This question is worded very strangely and honestly I'm rather confused.
Suppose $\varnothing$ $\subsetneq$ F $\subsetneq$ $\mathbb{R}$ is closed. Then $\exists$ x$_{0}$ $\in$ F and y$_{0}$ $\in$ F$^{c}$.
We will assume that x$_{0}$<y$_{0}$ without loss of generality.
The set A:={x $\in$ F: x<y$_{0}$} is bounded above by y$_{0}$ and nonempty since x$_{0}$ $\in$ A. As such, z:= sup(A) exists.
Show z $\in$ F.
My professor mentioned that this had something to do with proving that $\varnothing$ and $\mathbb{R}$ are the only "clopen" subsets of $\mathbb{R}$, but that's not actually mentioned anywhere in the question.

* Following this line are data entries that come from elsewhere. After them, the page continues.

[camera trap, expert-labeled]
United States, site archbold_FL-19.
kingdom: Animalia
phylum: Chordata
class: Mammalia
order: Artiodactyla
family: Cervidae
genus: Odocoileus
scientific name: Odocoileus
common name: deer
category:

If $z \in F^c$ then $z\not \in F$ and $z \not \in A$. But $z$ is $\sup A$ so for every $\epsilon$ there is a $x \in A \subset F$ so that $z-\epsilon < x \le z$ but as $x \in A$, $x \ne z$ so $z-\epsilon < x < z$.
So $z$ is a limit point of $F$. But $F$ is closed. So $z \in F$. A contradiction.
So $z\in F$.
Not sure that this anything to do with clopen sets though. At least not immediately.